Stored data
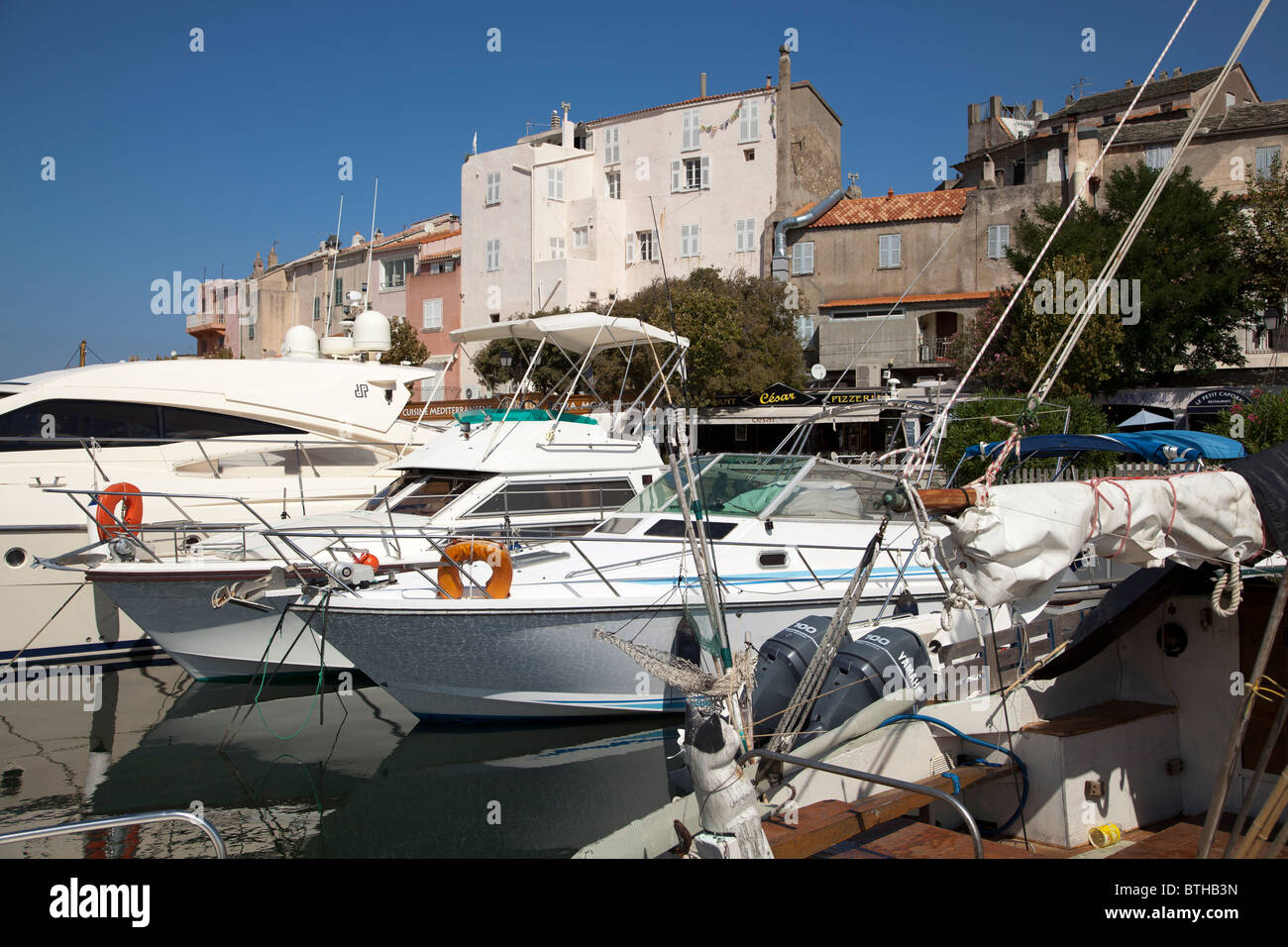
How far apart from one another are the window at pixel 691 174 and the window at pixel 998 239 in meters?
10.2

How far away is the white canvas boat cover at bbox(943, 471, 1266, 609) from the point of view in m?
3.94

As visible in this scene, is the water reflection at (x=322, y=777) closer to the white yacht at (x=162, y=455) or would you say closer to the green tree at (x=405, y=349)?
the white yacht at (x=162, y=455)

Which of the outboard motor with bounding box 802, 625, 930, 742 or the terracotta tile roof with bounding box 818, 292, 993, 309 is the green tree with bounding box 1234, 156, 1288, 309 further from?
the outboard motor with bounding box 802, 625, 930, 742

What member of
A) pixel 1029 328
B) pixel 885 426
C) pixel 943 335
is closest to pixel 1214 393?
pixel 1029 328

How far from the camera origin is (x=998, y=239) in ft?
100

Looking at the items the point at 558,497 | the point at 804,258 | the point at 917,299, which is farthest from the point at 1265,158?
the point at 558,497

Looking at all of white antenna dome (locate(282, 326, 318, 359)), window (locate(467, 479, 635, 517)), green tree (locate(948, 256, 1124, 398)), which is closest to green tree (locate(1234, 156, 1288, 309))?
green tree (locate(948, 256, 1124, 398))

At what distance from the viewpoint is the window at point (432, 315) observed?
39.8 m

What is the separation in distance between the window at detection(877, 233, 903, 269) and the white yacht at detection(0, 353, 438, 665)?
2118cm

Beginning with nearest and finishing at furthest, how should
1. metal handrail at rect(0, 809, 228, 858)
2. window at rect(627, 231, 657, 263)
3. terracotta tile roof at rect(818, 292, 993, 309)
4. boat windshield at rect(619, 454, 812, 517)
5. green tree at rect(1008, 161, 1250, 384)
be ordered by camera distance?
metal handrail at rect(0, 809, 228, 858) < boat windshield at rect(619, 454, 812, 517) < green tree at rect(1008, 161, 1250, 384) < terracotta tile roof at rect(818, 292, 993, 309) < window at rect(627, 231, 657, 263)

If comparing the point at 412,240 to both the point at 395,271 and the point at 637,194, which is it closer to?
the point at 395,271
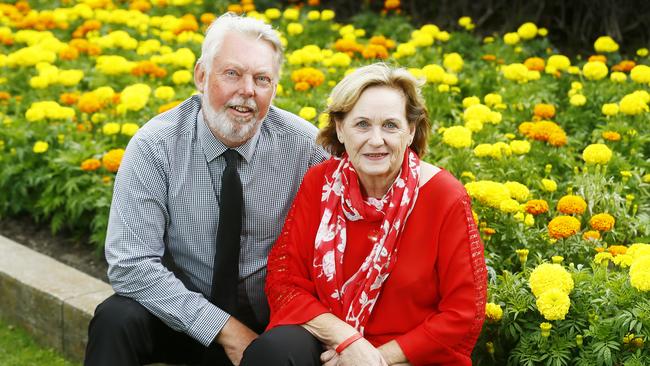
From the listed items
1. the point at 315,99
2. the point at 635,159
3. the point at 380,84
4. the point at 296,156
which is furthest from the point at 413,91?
the point at 315,99

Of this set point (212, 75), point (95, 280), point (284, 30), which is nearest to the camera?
point (212, 75)

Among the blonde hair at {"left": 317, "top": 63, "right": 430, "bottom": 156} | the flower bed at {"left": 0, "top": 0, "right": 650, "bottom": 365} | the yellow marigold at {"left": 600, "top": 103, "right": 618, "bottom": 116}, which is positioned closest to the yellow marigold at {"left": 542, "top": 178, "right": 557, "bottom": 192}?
the flower bed at {"left": 0, "top": 0, "right": 650, "bottom": 365}

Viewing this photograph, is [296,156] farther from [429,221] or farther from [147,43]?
[147,43]

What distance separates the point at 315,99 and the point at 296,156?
6.02 ft

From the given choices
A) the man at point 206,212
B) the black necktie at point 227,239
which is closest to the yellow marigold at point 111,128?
the man at point 206,212

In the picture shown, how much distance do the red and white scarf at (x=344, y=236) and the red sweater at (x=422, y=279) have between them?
0.11 feet

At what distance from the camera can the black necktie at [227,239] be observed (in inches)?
138

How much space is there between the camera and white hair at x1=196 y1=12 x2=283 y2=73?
347cm

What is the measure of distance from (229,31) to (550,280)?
4.51 feet

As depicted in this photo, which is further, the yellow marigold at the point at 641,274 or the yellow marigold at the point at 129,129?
the yellow marigold at the point at 129,129

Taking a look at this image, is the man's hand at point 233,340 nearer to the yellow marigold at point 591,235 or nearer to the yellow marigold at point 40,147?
the yellow marigold at point 591,235

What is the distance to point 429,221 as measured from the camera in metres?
3.13

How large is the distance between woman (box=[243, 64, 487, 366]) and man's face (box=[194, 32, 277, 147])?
34 centimetres

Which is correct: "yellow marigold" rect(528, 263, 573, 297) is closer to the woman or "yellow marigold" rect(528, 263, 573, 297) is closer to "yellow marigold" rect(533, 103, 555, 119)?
the woman
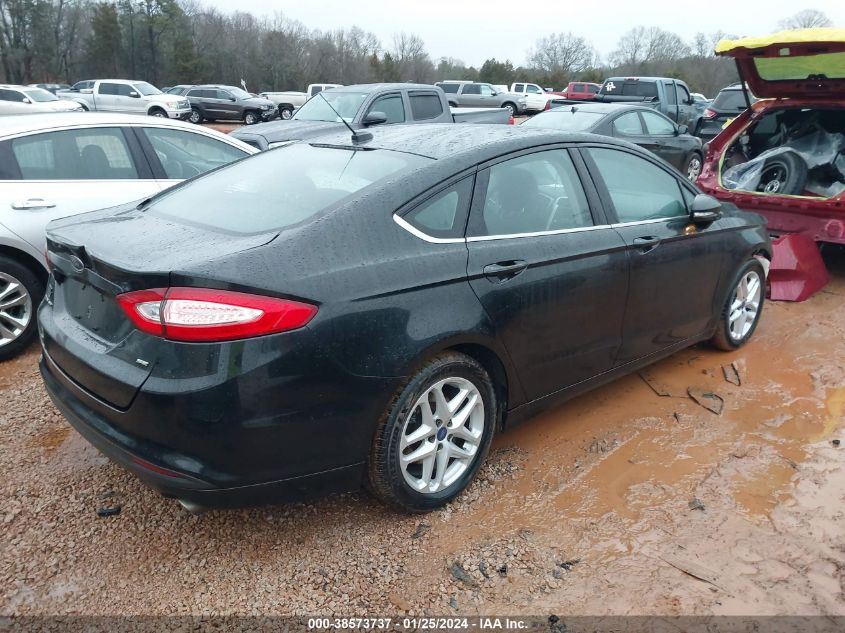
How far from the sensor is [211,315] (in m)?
2.18

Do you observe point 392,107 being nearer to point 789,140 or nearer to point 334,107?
point 334,107

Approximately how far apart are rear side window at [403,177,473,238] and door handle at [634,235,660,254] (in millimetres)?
1115

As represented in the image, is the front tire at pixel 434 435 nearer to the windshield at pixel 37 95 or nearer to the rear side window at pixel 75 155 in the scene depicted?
the rear side window at pixel 75 155

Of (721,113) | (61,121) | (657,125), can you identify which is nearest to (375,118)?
(657,125)

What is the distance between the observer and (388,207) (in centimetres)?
264

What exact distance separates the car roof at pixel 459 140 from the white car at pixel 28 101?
21.1 m

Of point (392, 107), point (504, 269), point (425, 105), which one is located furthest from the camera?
point (425, 105)

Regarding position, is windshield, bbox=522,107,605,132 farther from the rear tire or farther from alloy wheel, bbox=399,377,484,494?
alloy wheel, bbox=399,377,484,494

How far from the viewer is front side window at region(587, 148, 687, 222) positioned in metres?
3.55

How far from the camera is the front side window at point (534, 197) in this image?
298 centimetres

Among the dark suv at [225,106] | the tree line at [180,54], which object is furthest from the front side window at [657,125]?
the tree line at [180,54]

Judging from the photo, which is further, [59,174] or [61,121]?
[61,121]

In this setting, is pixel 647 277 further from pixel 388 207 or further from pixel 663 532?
pixel 388 207

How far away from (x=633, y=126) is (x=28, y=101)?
20.4 m
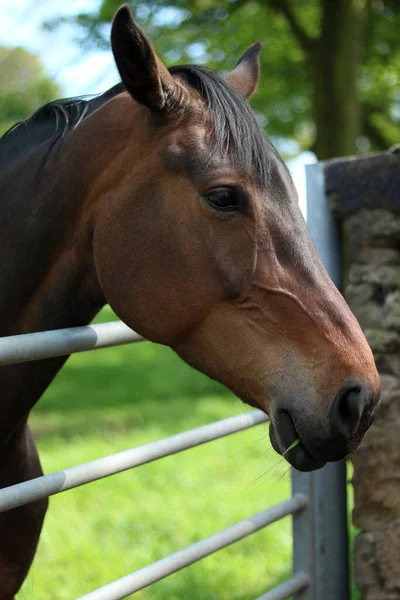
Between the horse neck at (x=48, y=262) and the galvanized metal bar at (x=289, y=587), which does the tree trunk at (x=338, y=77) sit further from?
the horse neck at (x=48, y=262)

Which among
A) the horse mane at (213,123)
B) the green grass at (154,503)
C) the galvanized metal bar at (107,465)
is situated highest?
the horse mane at (213,123)

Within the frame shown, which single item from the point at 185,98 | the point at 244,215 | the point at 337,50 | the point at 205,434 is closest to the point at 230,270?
the point at 244,215

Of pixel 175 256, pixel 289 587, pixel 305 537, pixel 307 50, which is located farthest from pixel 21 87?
pixel 175 256

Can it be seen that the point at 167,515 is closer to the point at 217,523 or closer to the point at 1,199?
the point at 217,523

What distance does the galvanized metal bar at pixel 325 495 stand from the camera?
8.79 feet

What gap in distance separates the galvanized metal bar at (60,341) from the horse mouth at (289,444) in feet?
1.76

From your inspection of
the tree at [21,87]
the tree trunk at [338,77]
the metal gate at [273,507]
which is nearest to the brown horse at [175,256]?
the metal gate at [273,507]

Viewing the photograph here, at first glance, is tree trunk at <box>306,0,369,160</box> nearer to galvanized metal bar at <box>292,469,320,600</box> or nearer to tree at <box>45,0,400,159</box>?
tree at <box>45,0,400,159</box>

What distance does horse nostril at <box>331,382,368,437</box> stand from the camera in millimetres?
1556

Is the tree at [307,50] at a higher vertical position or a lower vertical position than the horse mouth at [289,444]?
lower

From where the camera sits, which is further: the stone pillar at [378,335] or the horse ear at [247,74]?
the stone pillar at [378,335]

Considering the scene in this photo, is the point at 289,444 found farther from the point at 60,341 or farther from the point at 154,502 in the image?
the point at 154,502

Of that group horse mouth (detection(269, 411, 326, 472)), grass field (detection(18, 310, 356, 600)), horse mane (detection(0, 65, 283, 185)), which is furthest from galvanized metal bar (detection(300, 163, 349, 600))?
horse mouth (detection(269, 411, 326, 472))

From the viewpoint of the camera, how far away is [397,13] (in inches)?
400
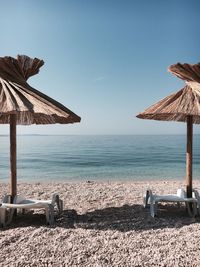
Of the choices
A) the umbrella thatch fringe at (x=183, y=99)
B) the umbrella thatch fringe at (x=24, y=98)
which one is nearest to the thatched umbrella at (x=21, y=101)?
the umbrella thatch fringe at (x=24, y=98)

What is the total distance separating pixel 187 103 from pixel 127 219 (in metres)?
1.91

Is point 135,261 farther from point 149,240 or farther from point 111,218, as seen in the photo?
point 111,218

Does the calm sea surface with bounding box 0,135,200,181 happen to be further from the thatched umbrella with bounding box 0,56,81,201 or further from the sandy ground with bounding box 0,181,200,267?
the thatched umbrella with bounding box 0,56,81,201

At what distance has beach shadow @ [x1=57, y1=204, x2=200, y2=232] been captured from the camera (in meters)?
4.03

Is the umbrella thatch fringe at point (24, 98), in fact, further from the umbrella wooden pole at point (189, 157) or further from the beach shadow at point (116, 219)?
the umbrella wooden pole at point (189, 157)

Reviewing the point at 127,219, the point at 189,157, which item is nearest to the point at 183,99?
the point at 189,157

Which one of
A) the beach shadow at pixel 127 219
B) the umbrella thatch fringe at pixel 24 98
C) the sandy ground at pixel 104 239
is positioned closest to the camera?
the sandy ground at pixel 104 239

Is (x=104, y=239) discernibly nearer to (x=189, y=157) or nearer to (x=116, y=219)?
(x=116, y=219)

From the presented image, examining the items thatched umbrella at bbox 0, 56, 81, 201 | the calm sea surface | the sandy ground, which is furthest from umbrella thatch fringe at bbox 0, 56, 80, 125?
the calm sea surface

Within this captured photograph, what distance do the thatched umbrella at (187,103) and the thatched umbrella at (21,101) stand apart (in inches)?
51.8

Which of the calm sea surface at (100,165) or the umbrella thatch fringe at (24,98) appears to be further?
the calm sea surface at (100,165)

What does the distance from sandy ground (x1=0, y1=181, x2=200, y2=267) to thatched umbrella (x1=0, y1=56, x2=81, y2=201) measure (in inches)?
40.0

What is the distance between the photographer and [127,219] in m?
4.42

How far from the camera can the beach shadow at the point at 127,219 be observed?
403cm
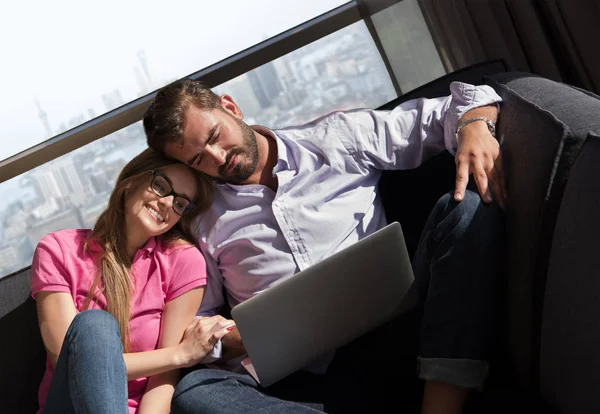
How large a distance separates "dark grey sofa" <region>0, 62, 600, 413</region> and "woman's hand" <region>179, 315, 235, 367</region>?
51cm

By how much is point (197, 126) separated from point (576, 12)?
120 centimetres

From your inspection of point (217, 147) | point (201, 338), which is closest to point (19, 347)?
point (201, 338)

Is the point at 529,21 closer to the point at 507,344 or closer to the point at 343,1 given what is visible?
the point at 343,1

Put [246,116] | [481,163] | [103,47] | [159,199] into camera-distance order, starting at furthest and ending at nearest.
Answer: [246,116]
[103,47]
[159,199]
[481,163]

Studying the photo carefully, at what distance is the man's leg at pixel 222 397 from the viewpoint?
1.41 meters

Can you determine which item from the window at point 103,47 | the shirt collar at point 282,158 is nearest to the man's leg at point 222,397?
the shirt collar at point 282,158

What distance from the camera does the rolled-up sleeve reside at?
181 centimetres

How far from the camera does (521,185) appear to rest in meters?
1.40

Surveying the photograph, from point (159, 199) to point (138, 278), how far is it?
0.73 feet

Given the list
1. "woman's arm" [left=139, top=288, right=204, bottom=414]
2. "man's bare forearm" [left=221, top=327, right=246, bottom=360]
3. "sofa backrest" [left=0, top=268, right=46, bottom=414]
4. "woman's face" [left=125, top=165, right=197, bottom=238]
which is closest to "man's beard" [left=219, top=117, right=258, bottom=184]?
"woman's face" [left=125, top=165, right=197, bottom=238]

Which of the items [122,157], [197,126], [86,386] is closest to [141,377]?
[86,386]

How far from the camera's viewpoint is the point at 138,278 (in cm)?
179

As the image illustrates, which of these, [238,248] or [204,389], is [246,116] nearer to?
[238,248]

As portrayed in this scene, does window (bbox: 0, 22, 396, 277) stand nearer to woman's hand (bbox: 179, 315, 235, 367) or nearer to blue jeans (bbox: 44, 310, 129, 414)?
woman's hand (bbox: 179, 315, 235, 367)
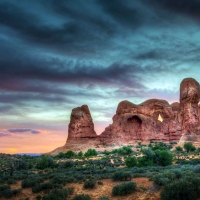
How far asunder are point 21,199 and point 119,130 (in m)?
68.1

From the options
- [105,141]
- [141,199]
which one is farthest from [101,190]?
[105,141]

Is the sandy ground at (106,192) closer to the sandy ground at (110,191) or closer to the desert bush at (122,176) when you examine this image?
the sandy ground at (110,191)

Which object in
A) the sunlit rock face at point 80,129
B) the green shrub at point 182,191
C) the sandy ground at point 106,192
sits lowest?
the sandy ground at point 106,192

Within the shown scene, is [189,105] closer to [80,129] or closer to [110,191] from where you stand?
[80,129]

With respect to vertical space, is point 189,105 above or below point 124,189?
above

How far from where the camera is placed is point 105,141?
81938 mm

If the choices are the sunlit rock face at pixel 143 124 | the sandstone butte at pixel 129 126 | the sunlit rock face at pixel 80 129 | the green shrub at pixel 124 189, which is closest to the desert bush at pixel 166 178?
the green shrub at pixel 124 189

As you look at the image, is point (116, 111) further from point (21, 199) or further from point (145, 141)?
point (21, 199)

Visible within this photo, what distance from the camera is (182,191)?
13.1m

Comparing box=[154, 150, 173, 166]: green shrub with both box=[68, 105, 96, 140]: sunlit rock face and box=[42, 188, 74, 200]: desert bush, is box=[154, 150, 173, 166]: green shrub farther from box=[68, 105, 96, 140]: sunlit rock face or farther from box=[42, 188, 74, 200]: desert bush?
box=[68, 105, 96, 140]: sunlit rock face

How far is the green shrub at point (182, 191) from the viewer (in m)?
13.0

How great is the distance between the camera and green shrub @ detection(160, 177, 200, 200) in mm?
12992

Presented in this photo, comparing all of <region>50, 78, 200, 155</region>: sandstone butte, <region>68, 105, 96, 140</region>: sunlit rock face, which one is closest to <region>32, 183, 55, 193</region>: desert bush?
<region>50, 78, 200, 155</region>: sandstone butte

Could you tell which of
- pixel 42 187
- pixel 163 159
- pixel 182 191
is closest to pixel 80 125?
pixel 163 159
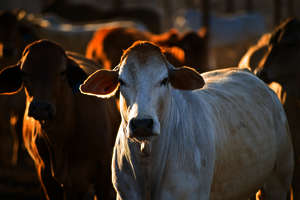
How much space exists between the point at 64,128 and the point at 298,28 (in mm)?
2610

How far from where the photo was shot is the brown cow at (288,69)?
5394 mm

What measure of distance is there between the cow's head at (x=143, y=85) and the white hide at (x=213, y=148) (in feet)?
0.08

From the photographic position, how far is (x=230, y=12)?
70.9ft

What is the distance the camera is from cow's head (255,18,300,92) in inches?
217

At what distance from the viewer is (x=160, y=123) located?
3.54 m

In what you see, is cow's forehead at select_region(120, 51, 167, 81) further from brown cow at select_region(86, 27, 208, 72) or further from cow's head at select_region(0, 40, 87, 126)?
brown cow at select_region(86, 27, 208, 72)

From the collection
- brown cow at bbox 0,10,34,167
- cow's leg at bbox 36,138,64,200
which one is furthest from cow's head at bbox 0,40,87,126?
brown cow at bbox 0,10,34,167

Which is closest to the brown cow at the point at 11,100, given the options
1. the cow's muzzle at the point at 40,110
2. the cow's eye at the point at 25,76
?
the cow's eye at the point at 25,76

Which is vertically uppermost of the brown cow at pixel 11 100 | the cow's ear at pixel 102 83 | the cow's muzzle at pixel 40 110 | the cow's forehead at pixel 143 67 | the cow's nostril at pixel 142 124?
the cow's forehead at pixel 143 67

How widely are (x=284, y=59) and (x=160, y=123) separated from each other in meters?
2.45

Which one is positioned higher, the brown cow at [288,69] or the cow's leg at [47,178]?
the brown cow at [288,69]

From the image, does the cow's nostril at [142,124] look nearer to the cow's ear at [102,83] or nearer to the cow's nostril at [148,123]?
the cow's nostril at [148,123]

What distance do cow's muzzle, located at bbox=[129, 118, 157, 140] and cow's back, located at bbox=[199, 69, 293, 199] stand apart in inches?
31.7

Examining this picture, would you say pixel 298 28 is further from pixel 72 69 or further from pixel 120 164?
pixel 120 164
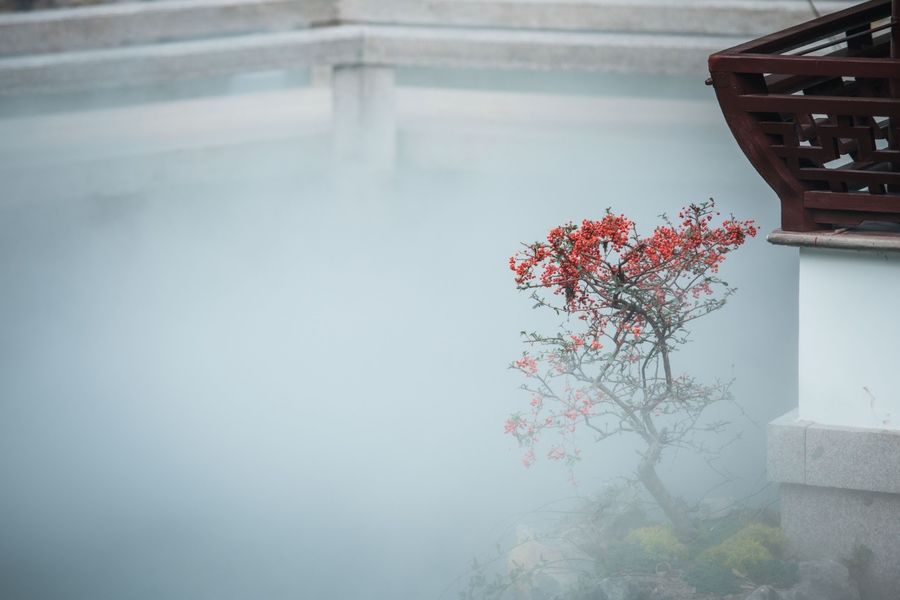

Instructions for the task: Turn the data in the stretch from the line containing "What does the" through the line containing "1.41 meters" into a two-column CSV with the columns text and answer. Each row should hold one text and its answer, each in a single quoted field with line breaks replaced by spaces, and the pictures should be left out.

Solution to this exercise:
text,answer
"What does the distance from sandy ground (x1=0, y1=181, x2=200, y2=267) to thatched umbrella (x1=0, y1=56, x2=81, y2=201) measure (in inches)?","40.0"
"What is the distance between the photographer and [127,219] in m?","4.42"
"How far from the camera can the beach shadow at the point at 127,219 be observed?","403cm"
"How large a distance separates ""dark grey sofa"" <region>0, 62, 600, 413</region> and ""woman's hand"" <region>179, 315, 235, 367</region>?","51cm"
"By how much is point (197, 126) separated from point (576, 12)?","120 centimetres"
"From your inspection of point (217, 147) | point (201, 338), which is closest to point (19, 347)?","point (201, 338)"
"Is the point at 529,21 closer to the point at 507,344 or closer to the point at 343,1 given what is visible?","the point at 343,1"
"Put [246,116] | [481,163] | [103,47] | [159,199] into camera-distance order, starting at furthest and ending at nearest. Answer:","[246,116] [103,47] [159,199] [481,163]"
"Studying the photo carefully, at what distance is the man's leg at pixel 222 397 from the viewpoint?","1.41 meters"